Provided text

-- start --

A Man, a Cave and a Dream


"It comes a man's time to do something special in the world-and a man's got to do it"


Condensed from The Huntsville Times        Allen Rankin


   For millions of years the inner caverns of the great cave in the heart of an Alabama hillside had lain in blackest darkness, unseen by human eye.  Probably Stone Age men had taken shelter in its yawning entrance, as had the Indians later.  But if primitive peoples ventured very far back into the cave mouth, they left no sign.

   More recently, a few daring local hillmen had made their way 2000 feet down the cave's awesome throat.  But, intimidated by the slippery heights and evil-looking depths, and by the overpowering darkness, they went no farther.

   Then, one bright July morning in 1952, two amateur spelunkers (cave explorers) came from Huntsville, 35 miles away, to have a try at it.  One, young Don Fulton, a newspaper-man, was looking for a Saturday outing.  The other, Jay Gurley, a dark-haired man of 29 with brooding brown eyes, was looking for something more-his place and function in life.

-- end --

Given problem 1
In the story of the Alabama cave, how far into the cave had a few local hillmen gone before turning back?
Given problem 2
Carry on the story of the Alabama cave from its final sentence.
The entries that follow have no connection to the story of the Alabama cave.

Extracted records
-- start --

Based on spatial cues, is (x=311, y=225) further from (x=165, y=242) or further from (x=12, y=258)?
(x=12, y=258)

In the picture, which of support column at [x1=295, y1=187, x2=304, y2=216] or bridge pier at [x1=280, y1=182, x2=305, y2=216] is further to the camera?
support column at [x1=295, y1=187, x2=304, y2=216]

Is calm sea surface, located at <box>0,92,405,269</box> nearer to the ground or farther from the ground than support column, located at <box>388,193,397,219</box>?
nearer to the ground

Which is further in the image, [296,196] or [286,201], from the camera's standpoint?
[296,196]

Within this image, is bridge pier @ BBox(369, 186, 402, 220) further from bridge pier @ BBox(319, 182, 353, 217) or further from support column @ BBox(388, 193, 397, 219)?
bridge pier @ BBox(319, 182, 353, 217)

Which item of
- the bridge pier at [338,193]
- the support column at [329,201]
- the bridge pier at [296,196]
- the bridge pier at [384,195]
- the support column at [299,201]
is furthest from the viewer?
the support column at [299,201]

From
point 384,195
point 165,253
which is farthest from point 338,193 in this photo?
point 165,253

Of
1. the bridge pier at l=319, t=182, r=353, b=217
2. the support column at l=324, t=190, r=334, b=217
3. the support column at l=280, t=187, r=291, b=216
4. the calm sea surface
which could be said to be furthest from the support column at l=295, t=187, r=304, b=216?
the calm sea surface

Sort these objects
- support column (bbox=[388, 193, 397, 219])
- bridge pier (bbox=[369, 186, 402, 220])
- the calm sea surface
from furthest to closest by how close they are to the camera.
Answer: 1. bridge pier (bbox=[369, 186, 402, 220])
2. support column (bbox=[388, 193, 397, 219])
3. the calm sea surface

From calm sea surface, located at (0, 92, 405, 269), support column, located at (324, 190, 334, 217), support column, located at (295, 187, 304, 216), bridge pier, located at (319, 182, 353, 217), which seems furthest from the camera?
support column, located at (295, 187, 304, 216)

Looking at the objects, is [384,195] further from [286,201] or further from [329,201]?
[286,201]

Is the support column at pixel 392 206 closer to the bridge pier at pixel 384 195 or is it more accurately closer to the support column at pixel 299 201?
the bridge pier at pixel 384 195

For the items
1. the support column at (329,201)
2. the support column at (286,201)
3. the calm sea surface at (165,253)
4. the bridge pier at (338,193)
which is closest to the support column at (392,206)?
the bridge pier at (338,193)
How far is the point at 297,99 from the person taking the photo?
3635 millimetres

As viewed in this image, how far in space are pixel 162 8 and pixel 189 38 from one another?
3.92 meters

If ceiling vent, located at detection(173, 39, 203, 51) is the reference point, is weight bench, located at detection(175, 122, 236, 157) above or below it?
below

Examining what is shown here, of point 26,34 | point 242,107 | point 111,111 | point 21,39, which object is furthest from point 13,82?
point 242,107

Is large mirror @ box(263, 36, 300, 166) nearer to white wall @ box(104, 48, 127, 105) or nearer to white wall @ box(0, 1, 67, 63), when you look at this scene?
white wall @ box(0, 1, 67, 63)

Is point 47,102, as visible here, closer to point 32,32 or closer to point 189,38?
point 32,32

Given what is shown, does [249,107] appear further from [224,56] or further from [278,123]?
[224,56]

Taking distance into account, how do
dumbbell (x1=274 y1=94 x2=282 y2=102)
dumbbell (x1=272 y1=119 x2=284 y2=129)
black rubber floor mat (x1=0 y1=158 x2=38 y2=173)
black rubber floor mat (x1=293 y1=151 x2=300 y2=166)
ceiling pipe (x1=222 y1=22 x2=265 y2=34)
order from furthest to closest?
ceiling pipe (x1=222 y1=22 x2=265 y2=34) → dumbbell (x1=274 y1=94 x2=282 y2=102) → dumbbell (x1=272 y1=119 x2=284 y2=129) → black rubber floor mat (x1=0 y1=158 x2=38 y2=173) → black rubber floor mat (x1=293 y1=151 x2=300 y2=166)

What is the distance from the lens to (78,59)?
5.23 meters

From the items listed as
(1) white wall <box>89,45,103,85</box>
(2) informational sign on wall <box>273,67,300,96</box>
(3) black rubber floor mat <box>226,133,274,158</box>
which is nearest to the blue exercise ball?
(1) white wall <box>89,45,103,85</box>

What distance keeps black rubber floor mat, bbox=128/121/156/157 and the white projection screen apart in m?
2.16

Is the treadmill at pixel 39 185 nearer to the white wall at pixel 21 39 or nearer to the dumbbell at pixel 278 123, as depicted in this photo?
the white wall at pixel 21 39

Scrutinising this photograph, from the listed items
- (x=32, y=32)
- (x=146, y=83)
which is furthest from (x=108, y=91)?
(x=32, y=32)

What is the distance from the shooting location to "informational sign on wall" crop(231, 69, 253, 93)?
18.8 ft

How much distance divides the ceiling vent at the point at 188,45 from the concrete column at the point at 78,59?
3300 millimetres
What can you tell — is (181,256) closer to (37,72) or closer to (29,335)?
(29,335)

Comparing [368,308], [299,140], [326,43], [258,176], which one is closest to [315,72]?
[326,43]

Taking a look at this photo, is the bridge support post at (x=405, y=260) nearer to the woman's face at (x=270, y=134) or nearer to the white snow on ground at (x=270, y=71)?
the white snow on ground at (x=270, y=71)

-- end --

Output 1
They had made their way 2000 feet down the cave's throat.

Output 2
   Gurley had a minor job at Redstone Arsenal, the Army's guided-missile laboratory.  He didn't like it, and he seemed to be going nowhere.  Worse, on his salary he wasn't making ends meet-he and his wife and three children were cramped up in a house trailer.

   On weekends, to get away from his immediate problems, Gurley had begun exploring some of the hundreds of caves in the surrounding Appalachian foothills.  Inevitably, he had contracted spelunker fever-the passion to probe some secret depth where no one has ever been.

   This Saturday morning he and Fulton had come to forsaken Gunter Mountain, 11 miles from a highway and a mile walk from the end of the nearest rural lane.  At first they didn't see the cave's tree-screened entrance.  Then, feeling a draft, they followed the cool air through the brush-and walked into the biggest cave mouth either of them had ever seen.  Arching 40 feet high and 128 feet wide, it looked big enough to swallow New York's Grand Central Terminal.

   Five hundred feet within, as the tunnel grew dark and they turned on their powerful gas lanterns, they began to see why others might have been discouraged.  Housesize boulders cluttered the floor, which pitched up and down jaggedly-up to peaks near the ceiling, down into chasms deep enough to take a 12-story building.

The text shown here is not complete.